Review of 'The Collected Stories' on 'GoodReads'

5 stars

Dylan’s short stories are awash with his memories of people and places, and as memories tend to be made up of the self same stuff of dreams, the characters and events drip with the excesses of the imagination. The latter collection in the book are taken from Adventures in the Skin Trade and Portrait of the Artist as a Young Dog. They are classic Thomas such as Return Journey and A Child’s Christmas in Wales. The first twenty short stories present a strange array of tales that sometimes befuddled me, sometimes drowned me in a glut of imagery, and sometimes just lost me in the telling. Isolating and violent but with the humanist always shining through in the finer details of the character’s actions. A small sentence in the story Where Tawe Flows sums it up for me ... ‘Wait a bit! Wait a bit!’ said Mr Humphries, ‘Let’s get our realism straight. Mr Thomas will be making all the characters Blue Birds before we know where we are. One thing at a time. Has anyone got the history of the character ready?’. With well endowed eccentricities Dylan portrays the Welsh personality with sincere profundity, as assuredly described in A Visit to Grandpa’s where everyone in the town knows where Grandpa is going when dressed in his Sunday best.
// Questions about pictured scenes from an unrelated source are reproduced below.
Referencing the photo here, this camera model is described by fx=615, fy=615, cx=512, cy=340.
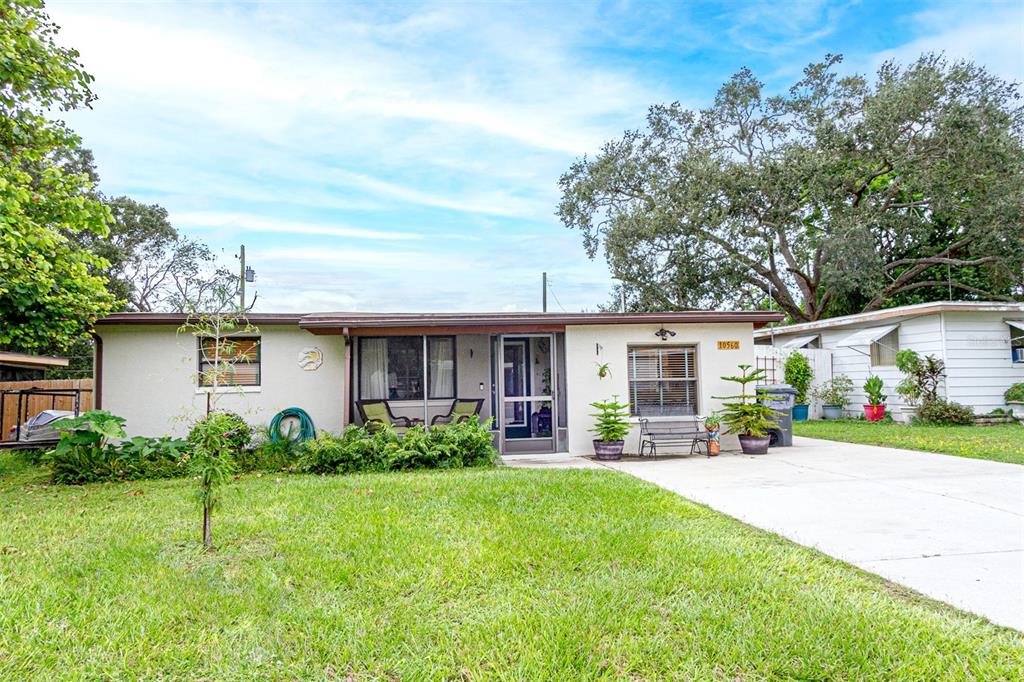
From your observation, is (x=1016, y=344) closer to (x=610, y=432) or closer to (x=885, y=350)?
(x=885, y=350)

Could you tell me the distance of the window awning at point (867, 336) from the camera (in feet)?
50.0

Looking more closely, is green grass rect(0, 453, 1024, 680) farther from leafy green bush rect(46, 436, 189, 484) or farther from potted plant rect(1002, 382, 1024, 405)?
potted plant rect(1002, 382, 1024, 405)

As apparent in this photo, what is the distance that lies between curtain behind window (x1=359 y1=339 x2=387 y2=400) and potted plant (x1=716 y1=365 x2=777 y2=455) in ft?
19.8

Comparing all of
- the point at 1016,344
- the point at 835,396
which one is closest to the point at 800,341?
the point at 835,396

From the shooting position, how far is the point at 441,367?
38.3 feet

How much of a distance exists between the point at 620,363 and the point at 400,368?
13.1 feet

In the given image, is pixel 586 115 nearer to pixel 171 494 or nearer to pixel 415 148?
pixel 415 148

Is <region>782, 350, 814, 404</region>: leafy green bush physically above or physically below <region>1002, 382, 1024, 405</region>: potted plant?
above

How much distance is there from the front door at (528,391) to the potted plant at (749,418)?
10.1 feet

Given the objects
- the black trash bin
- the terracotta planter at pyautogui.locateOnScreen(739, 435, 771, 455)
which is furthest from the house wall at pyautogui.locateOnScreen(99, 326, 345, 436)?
the black trash bin

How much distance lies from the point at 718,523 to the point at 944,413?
1178cm

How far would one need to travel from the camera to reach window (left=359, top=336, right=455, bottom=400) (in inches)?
441

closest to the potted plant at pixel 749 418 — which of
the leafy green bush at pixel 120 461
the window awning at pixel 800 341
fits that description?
the window awning at pixel 800 341

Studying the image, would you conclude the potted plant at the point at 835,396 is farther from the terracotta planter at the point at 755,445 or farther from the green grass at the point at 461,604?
the green grass at the point at 461,604
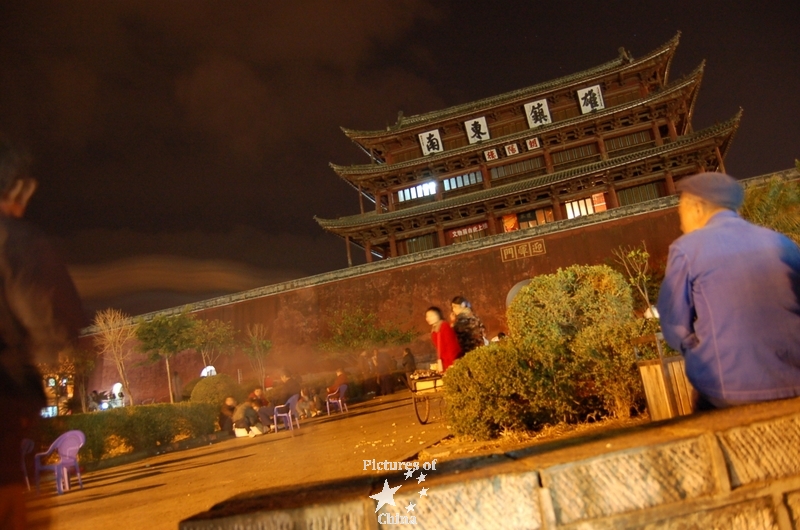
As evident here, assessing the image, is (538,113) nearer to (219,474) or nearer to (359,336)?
(359,336)

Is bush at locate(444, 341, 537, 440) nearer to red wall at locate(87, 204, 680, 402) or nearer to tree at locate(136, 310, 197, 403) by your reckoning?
red wall at locate(87, 204, 680, 402)

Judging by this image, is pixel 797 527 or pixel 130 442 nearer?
pixel 797 527

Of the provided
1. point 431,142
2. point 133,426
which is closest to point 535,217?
point 431,142

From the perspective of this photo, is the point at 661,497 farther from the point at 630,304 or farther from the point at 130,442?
the point at 130,442

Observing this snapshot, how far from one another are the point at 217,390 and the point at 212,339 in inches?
323

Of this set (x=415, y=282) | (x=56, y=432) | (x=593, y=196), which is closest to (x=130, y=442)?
(x=56, y=432)

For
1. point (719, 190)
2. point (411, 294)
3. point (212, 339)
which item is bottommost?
point (719, 190)

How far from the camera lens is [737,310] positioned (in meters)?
1.87

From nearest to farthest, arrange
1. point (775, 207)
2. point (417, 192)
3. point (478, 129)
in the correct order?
1. point (775, 207)
2. point (478, 129)
3. point (417, 192)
These tales are oozing with the macabre, from madness to murder, malady and perversion. With a background as a journalist Dylan knew how to tumble the everyday into scandal of fantasy, with an overriding sadness for the longing of the past made present in the retelling of personal memories and observations. This made most apparent in Return Journey where perhaps the bombing of Swansea was in someway a metaphor in how our reveries of time gone by lay as remnants in our mind, so that we may only recall glimpses of what we experienced in our youth.